→ Records to use
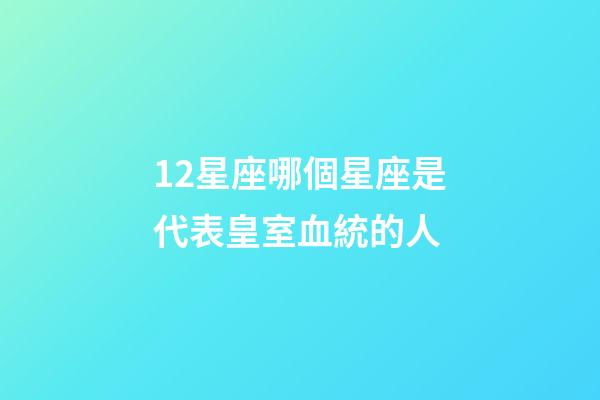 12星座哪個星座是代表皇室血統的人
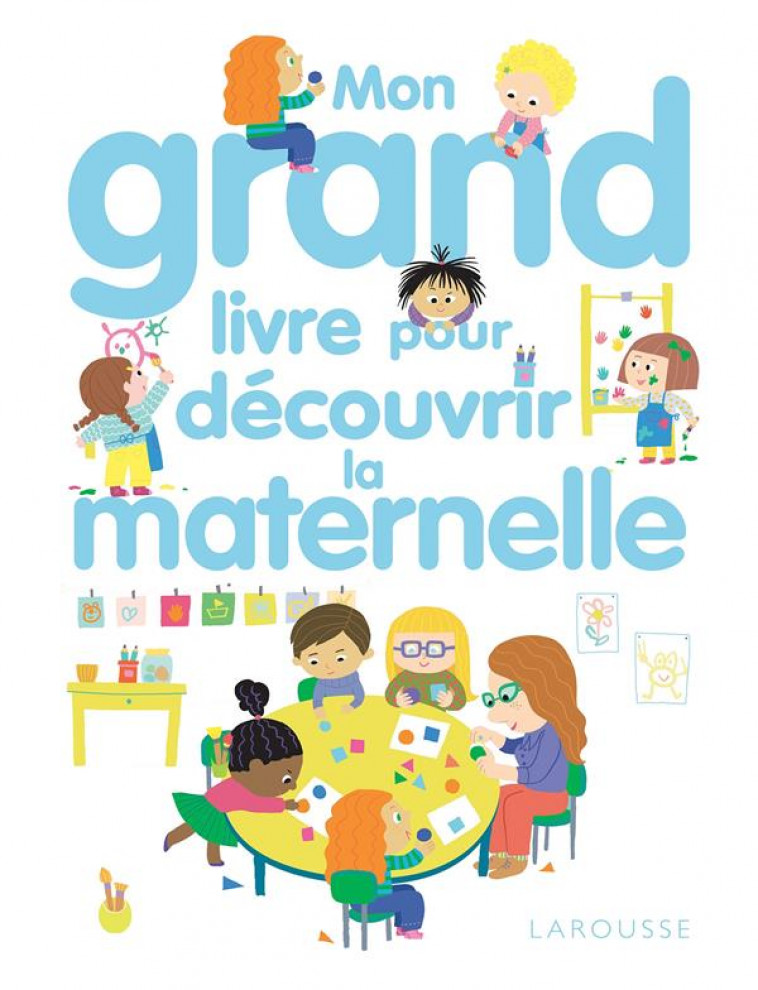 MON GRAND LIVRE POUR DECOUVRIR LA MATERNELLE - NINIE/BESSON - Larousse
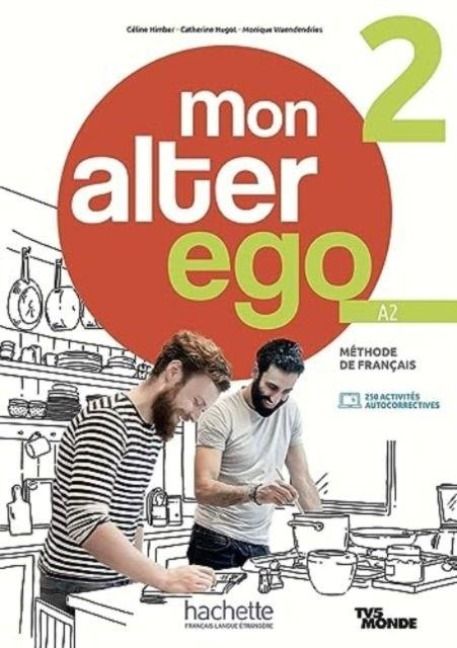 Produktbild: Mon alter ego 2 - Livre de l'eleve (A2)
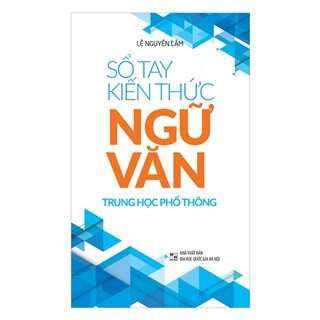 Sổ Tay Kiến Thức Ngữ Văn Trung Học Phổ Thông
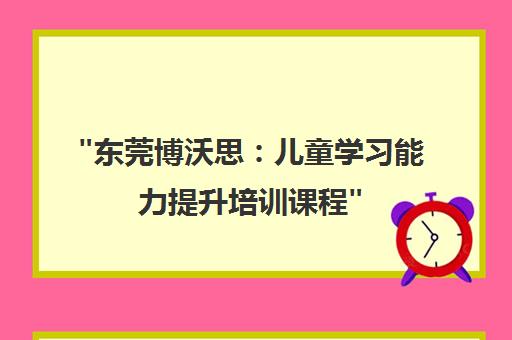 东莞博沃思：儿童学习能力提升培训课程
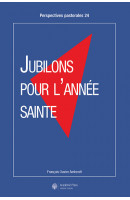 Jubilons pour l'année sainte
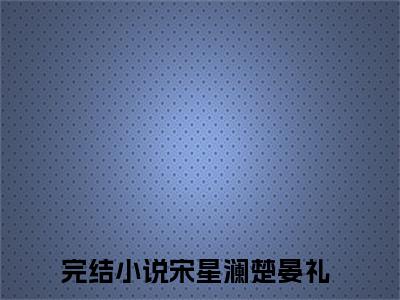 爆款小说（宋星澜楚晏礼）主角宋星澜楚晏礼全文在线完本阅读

* * *

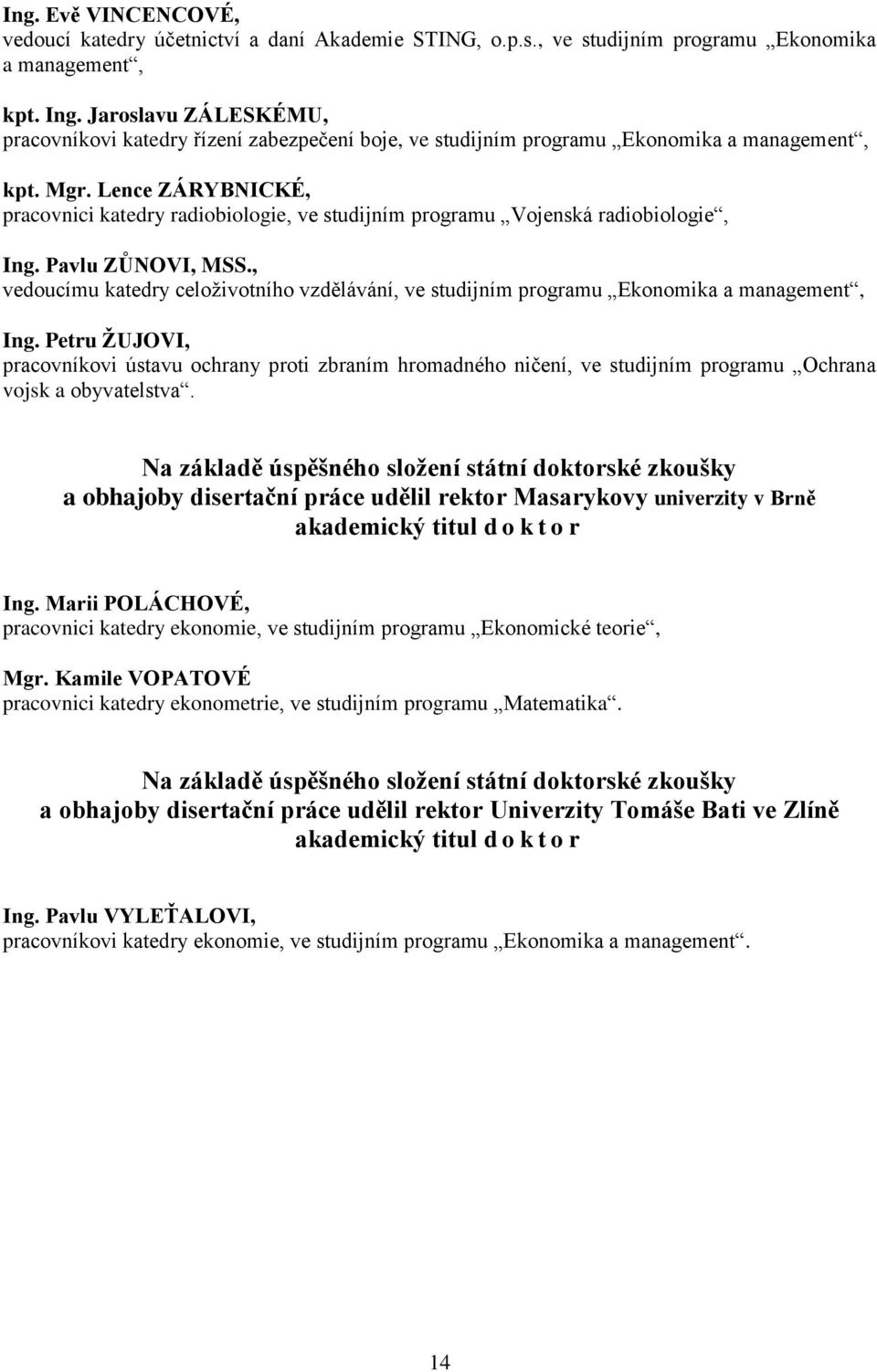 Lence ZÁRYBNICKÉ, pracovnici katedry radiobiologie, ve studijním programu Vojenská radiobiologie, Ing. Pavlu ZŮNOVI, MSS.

→ Aim of the exercise
In the entries from the line with "12星座哪個星座是代表皇室血統的人" to the line with "爆款小说（宋星澜楚晏礼）主角宋星澜楚晏礼全文在线完本阅读", change "année sainte" to "année jubilaire" and reproduce only those lines, leaving everything else unchanged. Omit the pictures from your answer.

→ Solution
 12星座哪個星座是代表皇室血統的人
 MON GRAND LIVRE POUR DECOUVRIR LA MATERNELLE - NINIE/BESSON - Larousse
 Produktbild: Mon alter ego 2 - Livre de l'eleve (A2)
 Sổ Tay Kiến Thức Ngữ Văn Trung Học Phổ Thông
 东莞博沃思：儿童学习能力提升培训课程
 Jubilons pour l'année jubilaire
 爆款小说（宋星澜楚晏礼）主角宋星澜楚晏礼全文在线完本阅读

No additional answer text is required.